Kristin Kearney WG20 didn’t realize her water broke in the middle of an entrepreneurship presentation, but she knew something was amiss when her classmates started calmly packing her stuff and summoning an Uber. “One of them was like, ‘let’s go by the hospital to check it out,’” she recalls. “Sure enough, it was not my bladder.”
After Kearney’s son Kyler was born premature at 32 weeks, she jumped right back into her Wharton Executive MBA coursework, even taking calls from the hospital. “Obviously, I could have deferred,” she says. “But I needed something to do other than worry.” Kearney would drive her family from Los Angeles to Wharton’s San Francisco campus, where faculty secured a conference room for Kearney’s husband so that he could tend to the baby during her classes.
WEMBA is designed for executives in the middle of their careers, which can be a fragile time. It’s inevitable that major life shifts will take place at the same age when work responsibilities are accelerating. The coursework is tough for everyone, but it’s especially hard for moms with infants or young kids. Recent WEMBA alumni say that support from the program and classmates made the impossible achievable. Devika Varsani WG23, a new mom in the Philadelphia program, was particularly impressed with the understanding nature of the faculty. When she reached out to management professor Samir Nurmohamed to let him know she would be late to class because of her five-week-old baby at home, he talked to the WEMBA office to get her access to the lactation room at Huntsman Hall.

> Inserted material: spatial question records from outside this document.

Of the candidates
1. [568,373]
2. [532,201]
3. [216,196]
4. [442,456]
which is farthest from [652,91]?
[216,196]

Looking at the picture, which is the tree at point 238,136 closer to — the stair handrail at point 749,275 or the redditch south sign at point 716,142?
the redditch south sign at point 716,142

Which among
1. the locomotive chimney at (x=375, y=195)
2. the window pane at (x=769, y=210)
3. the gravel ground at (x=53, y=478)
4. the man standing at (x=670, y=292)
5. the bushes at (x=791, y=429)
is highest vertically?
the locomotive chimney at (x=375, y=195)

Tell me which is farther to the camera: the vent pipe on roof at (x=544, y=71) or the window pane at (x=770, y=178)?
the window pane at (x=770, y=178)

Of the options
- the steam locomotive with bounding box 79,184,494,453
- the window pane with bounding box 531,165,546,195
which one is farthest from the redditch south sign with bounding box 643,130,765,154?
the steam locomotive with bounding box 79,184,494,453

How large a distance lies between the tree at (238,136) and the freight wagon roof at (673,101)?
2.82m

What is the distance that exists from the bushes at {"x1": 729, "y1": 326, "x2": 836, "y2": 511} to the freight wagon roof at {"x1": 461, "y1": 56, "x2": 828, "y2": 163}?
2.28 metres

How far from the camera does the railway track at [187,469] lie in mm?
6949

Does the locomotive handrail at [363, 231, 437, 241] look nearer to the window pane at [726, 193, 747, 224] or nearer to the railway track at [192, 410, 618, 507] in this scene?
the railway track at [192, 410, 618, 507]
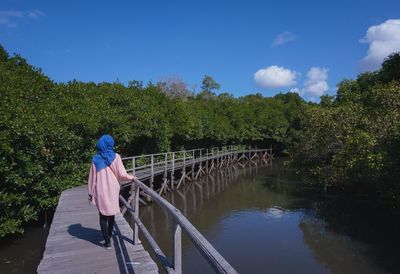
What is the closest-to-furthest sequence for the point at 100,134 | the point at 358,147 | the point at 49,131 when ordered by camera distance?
the point at 49,131 → the point at 100,134 → the point at 358,147

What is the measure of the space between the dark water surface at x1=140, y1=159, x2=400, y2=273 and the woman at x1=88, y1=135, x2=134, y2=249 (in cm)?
580

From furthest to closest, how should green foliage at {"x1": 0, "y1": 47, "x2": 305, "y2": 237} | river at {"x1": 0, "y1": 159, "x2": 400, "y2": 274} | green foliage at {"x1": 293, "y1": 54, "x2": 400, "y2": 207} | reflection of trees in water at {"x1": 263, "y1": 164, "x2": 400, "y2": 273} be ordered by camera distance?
1. green foliage at {"x1": 293, "y1": 54, "x2": 400, "y2": 207}
2. reflection of trees in water at {"x1": 263, "y1": 164, "x2": 400, "y2": 273}
3. river at {"x1": 0, "y1": 159, "x2": 400, "y2": 274}
4. green foliage at {"x1": 0, "y1": 47, "x2": 305, "y2": 237}

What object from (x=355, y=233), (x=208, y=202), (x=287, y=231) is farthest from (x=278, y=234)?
(x=208, y=202)

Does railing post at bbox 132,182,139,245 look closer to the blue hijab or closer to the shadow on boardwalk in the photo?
the shadow on boardwalk

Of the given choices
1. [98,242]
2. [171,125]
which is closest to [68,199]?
[98,242]

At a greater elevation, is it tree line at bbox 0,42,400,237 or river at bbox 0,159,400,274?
tree line at bbox 0,42,400,237

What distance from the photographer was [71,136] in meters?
11.9

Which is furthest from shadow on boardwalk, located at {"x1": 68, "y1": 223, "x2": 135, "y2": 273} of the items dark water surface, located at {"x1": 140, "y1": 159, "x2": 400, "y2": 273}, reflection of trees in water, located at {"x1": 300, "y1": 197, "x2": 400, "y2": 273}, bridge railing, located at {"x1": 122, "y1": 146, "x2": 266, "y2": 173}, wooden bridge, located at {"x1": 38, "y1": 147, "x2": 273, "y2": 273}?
bridge railing, located at {"x1": 122, "y1": 146, "x2": 266, "y2": 173}

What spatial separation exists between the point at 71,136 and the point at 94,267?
25.7ft

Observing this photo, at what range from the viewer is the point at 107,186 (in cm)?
517

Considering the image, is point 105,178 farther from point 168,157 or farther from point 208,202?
point 168,157

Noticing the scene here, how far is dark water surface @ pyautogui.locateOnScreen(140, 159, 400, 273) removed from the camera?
11.3 m

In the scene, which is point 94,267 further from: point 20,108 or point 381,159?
point 381,159

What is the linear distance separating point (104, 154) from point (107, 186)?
0.39m
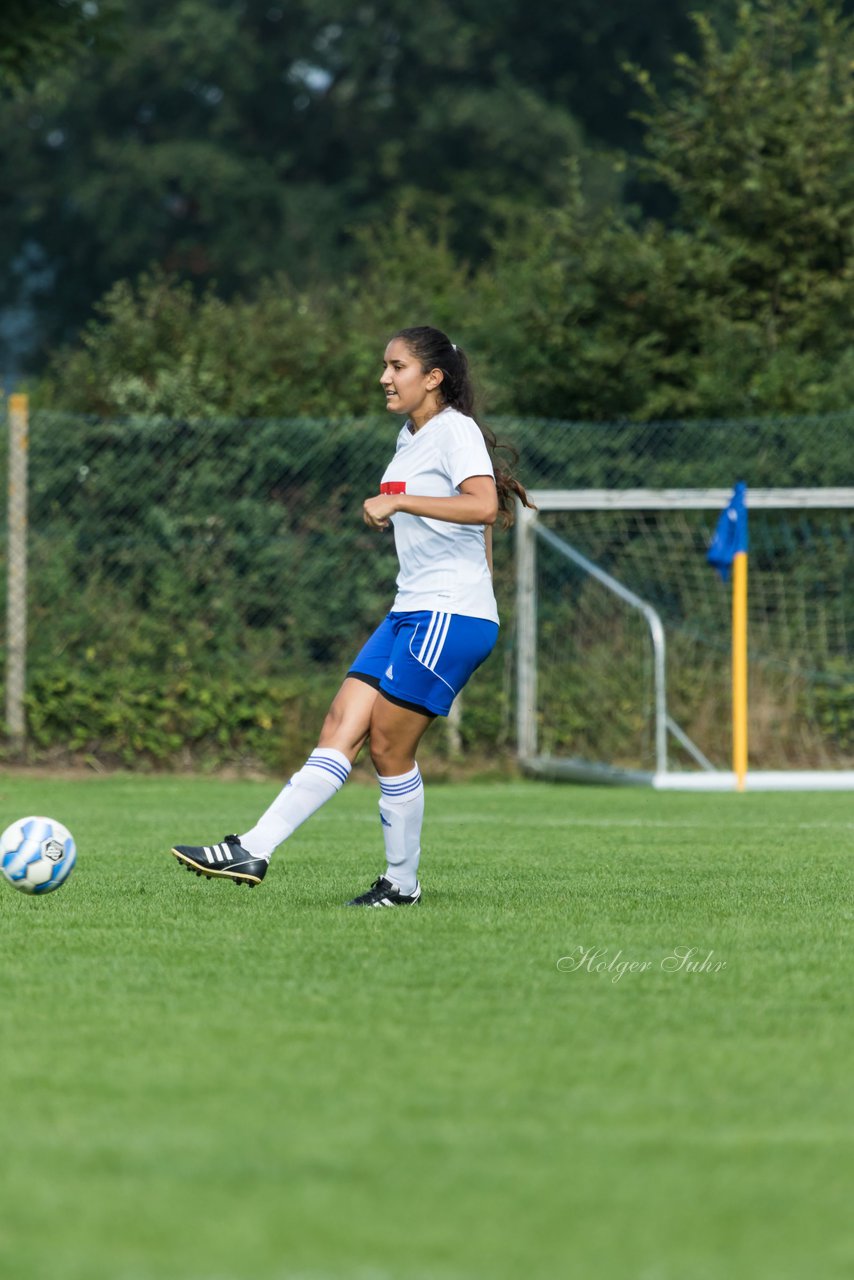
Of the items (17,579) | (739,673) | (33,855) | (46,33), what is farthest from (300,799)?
(46,33)

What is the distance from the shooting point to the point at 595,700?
44.1ft

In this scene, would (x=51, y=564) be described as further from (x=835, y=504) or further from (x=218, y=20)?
(x=218, y=20)

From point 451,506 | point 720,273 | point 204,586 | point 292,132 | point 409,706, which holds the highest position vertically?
point 292,132

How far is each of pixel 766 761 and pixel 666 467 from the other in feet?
7.60

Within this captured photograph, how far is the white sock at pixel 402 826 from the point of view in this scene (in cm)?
616

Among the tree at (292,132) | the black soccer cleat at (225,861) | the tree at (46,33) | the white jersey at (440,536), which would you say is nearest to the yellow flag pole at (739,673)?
the white jersey at (440,536)

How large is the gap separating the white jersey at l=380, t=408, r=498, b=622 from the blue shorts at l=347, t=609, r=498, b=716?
4 cm

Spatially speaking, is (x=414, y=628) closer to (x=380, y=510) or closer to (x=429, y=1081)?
(x=380, y=510)

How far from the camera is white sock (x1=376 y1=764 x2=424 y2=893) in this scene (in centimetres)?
616

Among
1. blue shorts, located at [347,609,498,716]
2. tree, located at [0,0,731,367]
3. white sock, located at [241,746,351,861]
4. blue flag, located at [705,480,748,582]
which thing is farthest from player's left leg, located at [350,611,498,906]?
tree, located at [0,0,731,367]

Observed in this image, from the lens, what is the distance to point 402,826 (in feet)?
20.3

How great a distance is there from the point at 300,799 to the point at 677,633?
7910 millimetres

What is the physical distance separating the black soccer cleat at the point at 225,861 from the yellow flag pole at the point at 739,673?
6.71 meters

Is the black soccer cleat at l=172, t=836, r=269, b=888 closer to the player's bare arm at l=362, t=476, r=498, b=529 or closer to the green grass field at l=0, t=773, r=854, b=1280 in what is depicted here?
the green grass field at l=0, t=773, r=854, b=1280
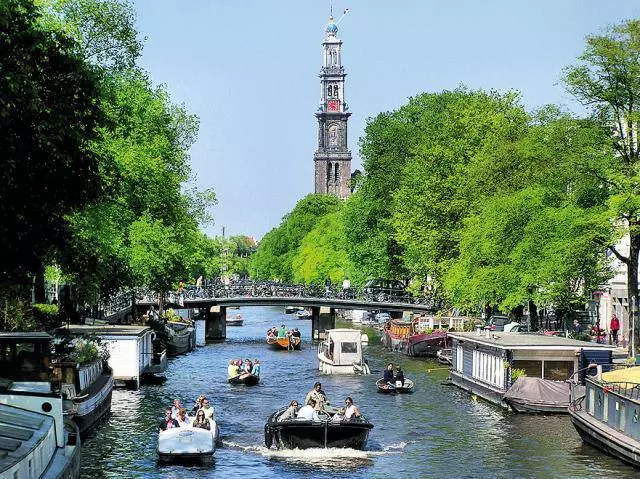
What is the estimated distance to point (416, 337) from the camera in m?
88.4

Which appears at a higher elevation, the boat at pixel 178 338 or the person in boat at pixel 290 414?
the boat at pixel 178 338

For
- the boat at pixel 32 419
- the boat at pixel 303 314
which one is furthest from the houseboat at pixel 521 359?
the boat at pixel 303 314

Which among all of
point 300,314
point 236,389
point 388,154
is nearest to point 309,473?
point 236,389

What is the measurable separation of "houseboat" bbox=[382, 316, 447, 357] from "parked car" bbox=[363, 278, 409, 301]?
47.1 ft

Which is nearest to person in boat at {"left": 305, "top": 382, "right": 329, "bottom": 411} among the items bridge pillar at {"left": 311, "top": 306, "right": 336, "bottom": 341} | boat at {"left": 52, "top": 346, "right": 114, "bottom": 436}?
boat at {"left": 52, "top": 346, "right": 114, "bottom": 436}

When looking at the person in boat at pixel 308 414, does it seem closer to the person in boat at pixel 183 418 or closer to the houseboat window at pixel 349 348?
the person in boat at pixel 183 418

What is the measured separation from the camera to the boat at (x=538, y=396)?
54.2m

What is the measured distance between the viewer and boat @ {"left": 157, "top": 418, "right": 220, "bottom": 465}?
4459cm

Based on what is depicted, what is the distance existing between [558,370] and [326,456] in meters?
15.5

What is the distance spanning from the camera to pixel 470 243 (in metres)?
83.5

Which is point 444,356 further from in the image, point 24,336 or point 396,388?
point 24,336

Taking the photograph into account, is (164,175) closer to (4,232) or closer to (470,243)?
(470,243)

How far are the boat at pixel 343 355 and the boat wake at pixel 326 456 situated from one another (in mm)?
28820

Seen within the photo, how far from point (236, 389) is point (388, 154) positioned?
51.9m
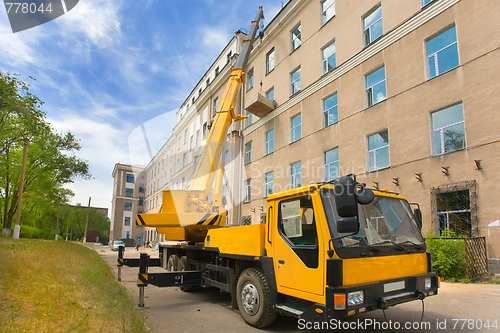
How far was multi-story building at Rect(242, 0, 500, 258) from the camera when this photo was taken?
36.6 ft

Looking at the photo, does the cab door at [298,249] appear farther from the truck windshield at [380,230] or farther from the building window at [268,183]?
the building window at [268,183]

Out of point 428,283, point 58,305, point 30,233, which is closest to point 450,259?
point 428,283

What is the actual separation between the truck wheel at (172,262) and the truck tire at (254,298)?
401 centimetres

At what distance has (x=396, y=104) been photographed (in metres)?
14.1

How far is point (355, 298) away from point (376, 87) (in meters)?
13.7

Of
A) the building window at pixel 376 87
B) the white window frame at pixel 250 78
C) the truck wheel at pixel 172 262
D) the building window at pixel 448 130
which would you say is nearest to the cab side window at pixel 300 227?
the truck wheel at pixel 172 262

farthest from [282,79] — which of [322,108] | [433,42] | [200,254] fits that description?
[200,254]

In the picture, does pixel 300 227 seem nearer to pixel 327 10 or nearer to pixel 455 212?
pixel 455 212

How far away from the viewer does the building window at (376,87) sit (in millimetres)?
15103

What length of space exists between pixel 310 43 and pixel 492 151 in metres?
12.8

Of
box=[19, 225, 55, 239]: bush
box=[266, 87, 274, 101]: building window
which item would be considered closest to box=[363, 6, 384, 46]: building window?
box=[266, 87, 274, 101]: building window

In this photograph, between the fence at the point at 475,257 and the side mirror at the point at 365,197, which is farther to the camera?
the fence at the point at 475,257

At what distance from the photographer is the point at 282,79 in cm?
2234

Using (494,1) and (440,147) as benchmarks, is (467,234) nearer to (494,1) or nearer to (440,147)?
(440,147)
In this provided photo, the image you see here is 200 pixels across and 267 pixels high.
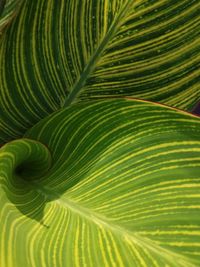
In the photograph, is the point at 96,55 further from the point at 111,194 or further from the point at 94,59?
the point at 111,194

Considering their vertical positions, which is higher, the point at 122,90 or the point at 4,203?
the point at 122,90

“These professors have viewed us not just as students, but as individuals,” says Varsani, who encourages Wharton moms to ask for advice when they need it. “We want to normalize these things. It takes a lot to overcome that initial shyness, but once you do it, it makes it so much easier.”The nature of the Executive MBA program is demanding, as students juggle a full workload on top of coursework and time with family. WEMBA moms say it was their tight-knit cohorts that kept them going. Students start and finish with the same 120 classmates, whom they connect with both online during weekday evenings and in person every other weekend.
On a Zoom call in the beginning of her program, Nina Butler WG23 was relieved to see a classmate with a baby. When Butler mentioned that she was pregnant, others on her Learning Team shared that they had kids; one even had a three-month-old. “It was absolutely incredible to have that support system,” she says. But the heavy workload combined with new demands on her family life didn’t end up being as much of a challenge as she feared. Butler’s background in retail at brands such as Valentino and Tory Burch reminded her that packed schedules often increase efficiency. “Because you have a limited amount of time,” she says, “you’re forced to time manage.”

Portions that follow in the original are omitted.